Passei meses a fio num balanço constante entre o acreditar e o desacreditar. Houve dias em que a minha fé era inabalável, em que sentia que finalmente tinha descoberto o meu lugar e que todos os meus sonhos estavam a um passo de distância. Mas também houve as noites em que a dúvida foi a minha única companhia. Desacreditei das promessas, dos planos que pareciam perfeitos e, em momentos de maior fragilidade, cheguei a desacreditar de mim mesma O que eu não sabia é que esse vazio era necessário. Foi preciso desacreditar em caminhos que já não me serviam para que pudesse, finalmente, voltar a acreditar no que era essencial.
Aprendi que recomeçar não é um sinal de fracasso, mas sim um ato de enorme coragem. É a prova de que não aceitei ficar onde já não havia luz. Em 2025, perdi versões de mim que já não faziam sentido e abracei esta nova forma de estar, mais consciente, mais imperfeita e, por isso mesmo, muito mais real. Entre os erros cometidos e as pequenas vitórias celebradas em silêncio, percebi que a vida não é uma linha reta, mas sim este ciclo constante de fechar portas e abrir janelas.
Despeço-me deste ano com o corpo cansado, mas com a alma em paz.
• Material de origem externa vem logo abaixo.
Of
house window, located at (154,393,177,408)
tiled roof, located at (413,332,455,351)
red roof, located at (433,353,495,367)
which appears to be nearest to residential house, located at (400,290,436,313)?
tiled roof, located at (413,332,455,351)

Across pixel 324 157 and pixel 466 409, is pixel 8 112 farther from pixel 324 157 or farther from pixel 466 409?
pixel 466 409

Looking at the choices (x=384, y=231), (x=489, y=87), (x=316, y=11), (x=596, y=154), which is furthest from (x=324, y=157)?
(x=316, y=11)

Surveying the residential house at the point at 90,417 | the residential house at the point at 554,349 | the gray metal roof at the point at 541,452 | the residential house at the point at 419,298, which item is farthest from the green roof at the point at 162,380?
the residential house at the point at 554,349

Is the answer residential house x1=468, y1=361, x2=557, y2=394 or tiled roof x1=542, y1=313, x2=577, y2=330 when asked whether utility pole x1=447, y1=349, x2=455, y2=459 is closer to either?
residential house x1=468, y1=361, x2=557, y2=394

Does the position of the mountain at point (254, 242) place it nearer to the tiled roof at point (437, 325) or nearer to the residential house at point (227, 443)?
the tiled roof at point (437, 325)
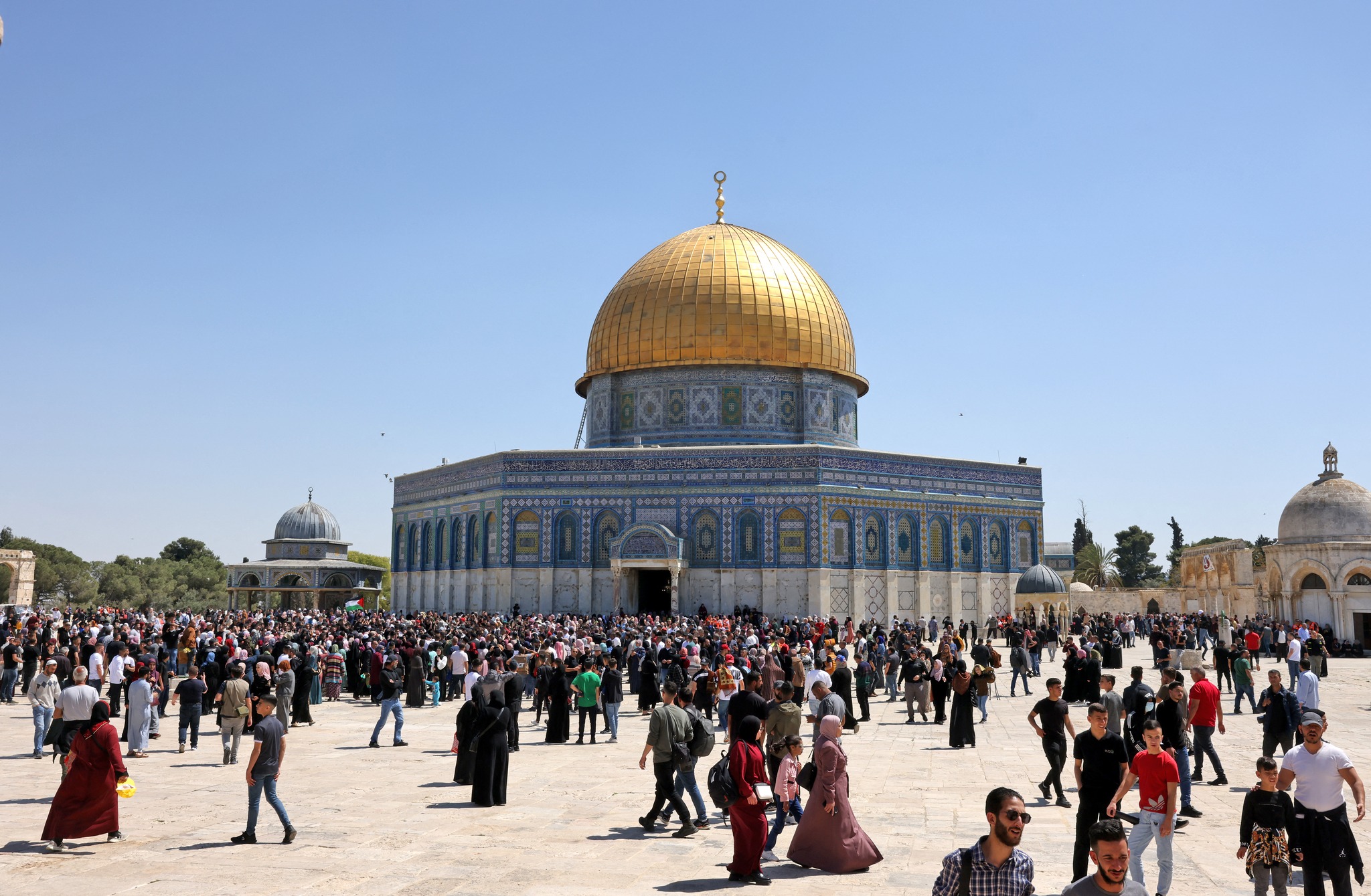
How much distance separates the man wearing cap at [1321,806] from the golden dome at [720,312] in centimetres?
3662

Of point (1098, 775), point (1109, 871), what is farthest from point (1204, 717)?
point (1109, 871)

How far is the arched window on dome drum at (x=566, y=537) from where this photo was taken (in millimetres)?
40938

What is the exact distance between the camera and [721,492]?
1580 inches

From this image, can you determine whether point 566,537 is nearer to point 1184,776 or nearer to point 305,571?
point 305,571

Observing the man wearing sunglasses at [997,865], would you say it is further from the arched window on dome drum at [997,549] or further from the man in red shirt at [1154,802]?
the arched window on dome drum at [997,549]

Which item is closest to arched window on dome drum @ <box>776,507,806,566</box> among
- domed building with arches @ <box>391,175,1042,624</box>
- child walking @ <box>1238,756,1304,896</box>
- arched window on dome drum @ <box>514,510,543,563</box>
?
domed building with arches @ <box>391,175,1042,624</box>

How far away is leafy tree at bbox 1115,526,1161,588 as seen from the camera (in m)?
81.2

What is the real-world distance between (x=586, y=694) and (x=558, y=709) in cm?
45

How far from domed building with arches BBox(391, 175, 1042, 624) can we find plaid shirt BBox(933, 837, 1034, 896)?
34158 mm

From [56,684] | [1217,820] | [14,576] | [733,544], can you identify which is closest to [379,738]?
[56,684]

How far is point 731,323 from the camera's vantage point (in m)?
44.1

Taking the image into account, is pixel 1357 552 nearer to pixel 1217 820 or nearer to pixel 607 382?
pixel 607 382

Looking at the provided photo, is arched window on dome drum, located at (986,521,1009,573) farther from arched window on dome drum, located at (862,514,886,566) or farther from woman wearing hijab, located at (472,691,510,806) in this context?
woman wearing hijab, located at (472,691,510,806)

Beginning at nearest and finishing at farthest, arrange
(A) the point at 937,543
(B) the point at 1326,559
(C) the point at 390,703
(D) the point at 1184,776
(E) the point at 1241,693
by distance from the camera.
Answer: (D) the point at 1184,776
(C) the point at 390,703
(E) the point at 1241,693
(B) the point at 1326,559
(A) the point at 937,543
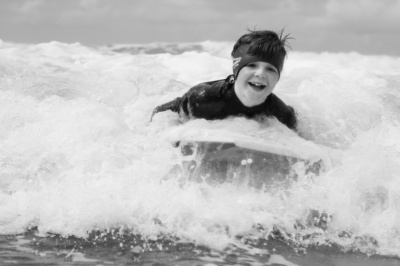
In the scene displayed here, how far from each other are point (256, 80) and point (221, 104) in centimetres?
35

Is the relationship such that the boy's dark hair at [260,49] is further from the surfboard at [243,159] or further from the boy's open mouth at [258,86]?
the surfboard at [243,159]

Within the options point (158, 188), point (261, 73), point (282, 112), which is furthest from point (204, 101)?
point (158, 188)

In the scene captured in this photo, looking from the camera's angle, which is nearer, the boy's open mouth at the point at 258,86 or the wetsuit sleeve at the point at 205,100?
the boy's open mouth at the point at 258,86

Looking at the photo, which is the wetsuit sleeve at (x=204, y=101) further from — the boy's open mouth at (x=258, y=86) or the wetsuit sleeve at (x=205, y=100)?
the boy's open mouth at (x=258, y=86)

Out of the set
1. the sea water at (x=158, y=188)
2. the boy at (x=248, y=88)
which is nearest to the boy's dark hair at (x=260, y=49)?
the boy at (x=248, y=88)

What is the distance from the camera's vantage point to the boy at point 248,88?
411 centimetres

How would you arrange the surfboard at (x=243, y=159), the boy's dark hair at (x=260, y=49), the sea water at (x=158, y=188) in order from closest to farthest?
the sea water at (x=158, y=188) < the surfboard at (x=243, y=159) < the boy's dark hair at (x=260, y=49)

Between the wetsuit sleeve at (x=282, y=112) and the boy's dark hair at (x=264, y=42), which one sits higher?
the boy's dark hair at (x=264, y=42)

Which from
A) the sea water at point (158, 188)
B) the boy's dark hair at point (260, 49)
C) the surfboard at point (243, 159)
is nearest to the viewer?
the sea water at point (158, 188)

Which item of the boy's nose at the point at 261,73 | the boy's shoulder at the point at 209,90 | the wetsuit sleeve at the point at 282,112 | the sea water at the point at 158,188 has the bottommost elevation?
the sea water at the point at 158,188

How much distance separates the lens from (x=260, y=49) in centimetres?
408

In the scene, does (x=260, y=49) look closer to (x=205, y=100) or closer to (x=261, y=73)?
(x=261, y=73)

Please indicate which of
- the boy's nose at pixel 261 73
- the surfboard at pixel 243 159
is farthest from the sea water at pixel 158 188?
the boy's nose at pixel 261 73

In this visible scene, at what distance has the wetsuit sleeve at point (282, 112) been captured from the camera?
4383 mm
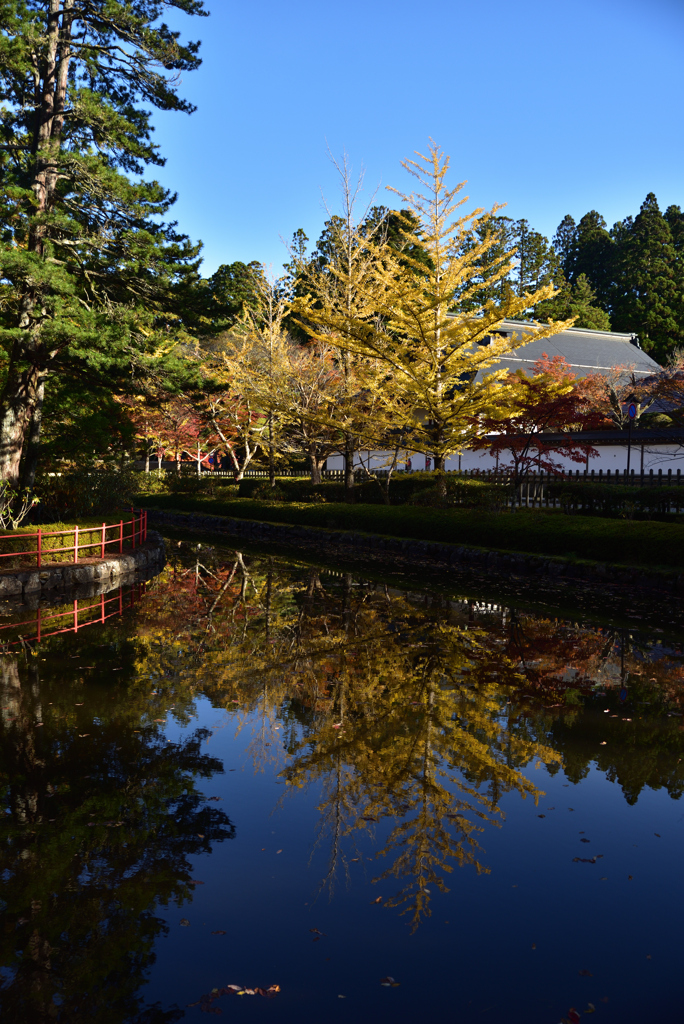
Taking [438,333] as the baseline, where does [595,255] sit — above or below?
above

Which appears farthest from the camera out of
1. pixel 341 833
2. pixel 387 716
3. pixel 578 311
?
pixel 578 311

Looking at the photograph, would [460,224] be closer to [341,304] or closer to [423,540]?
[341,304]

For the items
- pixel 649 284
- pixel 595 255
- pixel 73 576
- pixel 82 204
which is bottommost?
pixel 73 576

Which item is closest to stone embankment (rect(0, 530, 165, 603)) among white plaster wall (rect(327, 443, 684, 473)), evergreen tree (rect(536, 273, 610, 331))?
white plaster wall (rect(327, 443, 684, 473))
Não levo comigo apenas os momentos bons; levo também as quedas, porque foram elas que me ensinaram a levantar com mais firmeza. 2025 foi o caos necessário para que eu pudesse organizar o que tenho por dentro. Saio deste ano com a certeza de que, independentemente do que venha a seguir, eu tenho a força necessária para me reinventar quantas vezes forem precisas. Adeus, 2025. Bem-vindo 2026.